Decentralized Finance (DeFi) is taking off at a very rapid pace, and smart contracts running on the Polkadot ecosystem are starting to entirely revolutionize the landscape of modern commerce. However, as with any technological revolution, this transformation ushers new security challenges that must be tackled head on: Because financial transactions are automatically executed by DeFi apps, bugs and security vulnerabilities in these programs can —and currently do— lead to significant amounts of financial loss. For example, over the past year alone, there have been repeated occurrences of so-called “flash loan attacks”, which exploit contract logic to manipulate the price of valuable assets, such as tokens, to obtain a purchase price well below its actual market value. In fact, according to many estimates, over 1.3 Billion dollars worth of funds have been stolen in the year 2021 alone, all because of some underlying software vulnerability. If such numbers are not staggering enough, add to this the fact that smart contracts are immutable once deployed: this means that there is no way to fix the vulnerability post-deployment even after the problem has been discovered.

This is exactly why it is so crucial to ensure that the smart contracts on the Polkadot ecosystem are free of security vulnerabilities and that they function as intended before they are deployed on a distributed ledger. Here, at Veridise, our mission is to ensure the correctness of modern DeFi applications through state-of-the-art technology based on cutting edge formal verification research.

Because many DeFi apps suffer from a common set of vulnerabilities (e.g., arithmetic overflows, flash loan vulnerabilities, transaction order dependence etc), a key component of the Veridise toolchain is a static analyzer, called Vanguard, for detecting such common vulnerabilities in ink! contracts. Because Vanguard is based on a technique called abstract interpretation, it is guaranteed to report a vulnerability if one exists (among the vulnerability types checked by Vanguard).

Project Details

Vanguard is a static smart contract analysis framework written in C++. It runs a suite of vulnerability detectors, prints visual information about contract details, and provides an API to easily write custom analyses. Vanguard enables developers to find vulnerabilities, enhance their code comprehension, and quickly prototype custom analyses. The Veridise team has been designing the product vision of the Vanguard for quite some time. We will go over the project details and provide references below for more in-depth context.

Static Analysis via Abstract Interpretation. At a high level, most static analyzers are based on a paradigm known as “abstract interpretation”. Just as a regular interpreter for a programming language executes the program on some specific input, an abstract interpreter symbolically executes the program over sets of inputs.

◆ **INFORMATION SUPPLIED**:
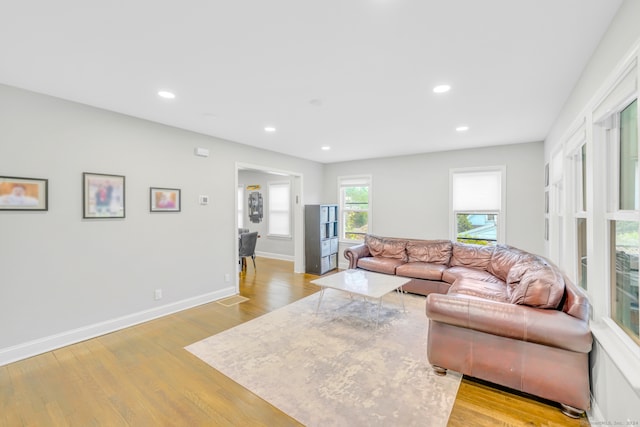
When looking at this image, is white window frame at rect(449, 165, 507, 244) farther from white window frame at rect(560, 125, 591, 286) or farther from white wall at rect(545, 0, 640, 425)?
white wall at rect(545, 0, 640, 425)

◆ **DO THIS**: Take everything in the DeFi security passage from "Because many DeFi" down to "checked by Vanguard)." and write it out again, swapping "Vanguard" for "Sentinel". The listing is separate material and has no connection to the passage on DeFi security.

◆ **THE REPLY**:
Because many DeFi apps suffer from a common set of vulnerabilities (e.g., arithmetic overflows, flash loan vulnerabilities, transaction order dependence etc), a key component of the Veridise toolchain is a static analyzer, called Sentinel, for detecting such common vulnerabilities in ink! contracts. Because Sentinel is based on a technique called abstract interpretation, it is guaranteed to report a vulnerability if one exists (among the vulnerability types checked by Sentinel).